Most of the songs are spoken word style, with Gaiman on lead vocals. The lyrics against a dramatical musical backdrop make for powerful imagery — whether it’s Gaiman’s philosophy on life in “Credo” or “In Transit,” which follows the life of astronomer Sir Arthur Stanley Eddington, who first confirmed Einstein’s theory of relativity. “In Transit” actually details Eddington’s expedition to Brazil to observe the total solar eclipse of May 29th, 1919.
“Song of the Song” is a blend of both, where the verse curls around the words, honey sweet with a hidden lemon drop in the middle, charming yet ominous. After all, “Songs are just sweet illusions made of words.”
Two of the tracks featured on the album are covers of songs Gaiman had written before, one being “The Problem With Saints” (first released in 2012, An Evening With Neil Gaiman & Amanda Palmer). The song is a hypothetical scenario in which Joan of Arc has been mysteriously resurrected — “She says it clears your head when you come back from the dead.” While her “message is divine,” her return does spell trouble for any unfortunate soul (who tries to explain the era she now inhabits) that crosses paths with her sword, meeting a bloody end. “The Problem With Saints” has a rhythm like a march, fitting since it functions as her call to arms.

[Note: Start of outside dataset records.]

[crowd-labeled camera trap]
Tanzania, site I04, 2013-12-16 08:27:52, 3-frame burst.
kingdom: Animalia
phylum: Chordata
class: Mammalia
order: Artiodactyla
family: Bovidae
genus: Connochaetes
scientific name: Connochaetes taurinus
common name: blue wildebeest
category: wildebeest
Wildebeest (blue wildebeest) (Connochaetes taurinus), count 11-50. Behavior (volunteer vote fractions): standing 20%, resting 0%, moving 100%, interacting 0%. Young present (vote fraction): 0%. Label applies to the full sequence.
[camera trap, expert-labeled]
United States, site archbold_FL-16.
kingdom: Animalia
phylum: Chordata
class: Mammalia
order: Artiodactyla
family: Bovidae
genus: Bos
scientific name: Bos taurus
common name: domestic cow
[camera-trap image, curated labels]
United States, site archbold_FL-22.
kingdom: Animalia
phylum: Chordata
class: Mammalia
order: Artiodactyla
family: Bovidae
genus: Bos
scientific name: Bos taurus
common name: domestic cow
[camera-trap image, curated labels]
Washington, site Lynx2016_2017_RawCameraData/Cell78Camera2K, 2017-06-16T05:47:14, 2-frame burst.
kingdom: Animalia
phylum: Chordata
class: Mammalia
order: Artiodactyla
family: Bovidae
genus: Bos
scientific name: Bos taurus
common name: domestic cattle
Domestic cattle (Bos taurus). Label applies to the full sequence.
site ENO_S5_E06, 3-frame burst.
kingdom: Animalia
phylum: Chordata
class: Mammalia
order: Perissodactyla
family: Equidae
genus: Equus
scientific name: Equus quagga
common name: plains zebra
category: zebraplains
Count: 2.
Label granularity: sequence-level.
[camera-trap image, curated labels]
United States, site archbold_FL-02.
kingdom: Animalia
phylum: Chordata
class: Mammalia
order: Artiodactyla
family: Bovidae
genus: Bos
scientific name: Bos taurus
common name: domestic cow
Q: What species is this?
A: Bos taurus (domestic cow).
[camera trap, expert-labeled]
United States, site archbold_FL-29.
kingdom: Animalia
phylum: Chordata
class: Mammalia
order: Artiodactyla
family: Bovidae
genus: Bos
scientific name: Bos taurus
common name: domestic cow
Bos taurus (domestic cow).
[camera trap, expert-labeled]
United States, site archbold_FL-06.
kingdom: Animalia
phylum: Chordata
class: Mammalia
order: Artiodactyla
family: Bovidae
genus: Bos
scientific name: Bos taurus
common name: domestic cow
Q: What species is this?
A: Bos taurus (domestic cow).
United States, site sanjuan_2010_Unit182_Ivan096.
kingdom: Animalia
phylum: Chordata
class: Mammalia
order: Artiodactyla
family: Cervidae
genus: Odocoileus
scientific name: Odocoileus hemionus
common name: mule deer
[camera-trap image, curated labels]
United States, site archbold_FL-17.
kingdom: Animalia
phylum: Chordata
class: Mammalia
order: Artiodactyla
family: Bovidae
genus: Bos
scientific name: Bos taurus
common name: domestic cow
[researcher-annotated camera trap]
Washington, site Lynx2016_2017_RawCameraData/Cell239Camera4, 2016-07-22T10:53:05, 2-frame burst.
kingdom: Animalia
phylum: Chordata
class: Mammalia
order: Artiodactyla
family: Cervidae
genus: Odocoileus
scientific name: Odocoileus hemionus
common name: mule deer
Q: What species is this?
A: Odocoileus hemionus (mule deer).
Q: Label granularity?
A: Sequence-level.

“Bloody Sunrise” (which along with “Clock” are the only two to have music videos) was originally written by Gaiman in 2011 for a project where he was given a title as a sort of writing prompt. The original version had Claudia Gonson (of the Magnetic Fields) on vocals. It was a melancholic love song with a 1960s vibe to it about a very lonely vampire. The FourPlay version is a more optimistic take on the song, reminiscent of James Taylor’s take on “The Drifter’s Up on the Roof.” Gaiman (who appears on a television screen in the graveyard) joins violinist Lara Goodridge on vocals. It’s interesting to note that long ago as part of an anthology in The Mammoth Book of Vampires (1992), Gaiman had written Vampire Sestina, a sestina about a lonely vampire waiting for his lover to rise from her grave, hoping to have turned her into a fellow nocturnal being. Both feature lonely vampires at graveyards yearning for companionship and both tragically end up alone — two sides of the same Möbius Strip.
Gaiman’s voyage into the realm of music is only just beginning. With the second season of Terry Pratchett’s and his novel Good Omens (1990) underway, Gaiman plans to work music into the television adaptation.
Signs of Life is haunting, whimsical and hypnotic. It has you under its spell from the very first note. You cannot escape and you will remain transfixed, listening until the last of the echoes of “Oceanic” has faded away but remains etched in your memory.
But how did the Signs of Life come about?
In 2010, the stars aligned and the Sydney Opera House’s Graphic Festival commissioned FourPlay to create a soundtrack to accompany Gaiman’s novella The Truth is a Cave in the Black Mountains for a live performance. This creative partnership was to continue further. They toyed with the idea of creating music revolving around the concept of the zodiac signs. Somewhere along the way, the zodiac switched to words and objects exploring the aspects of life. And the very first track was “Clock.”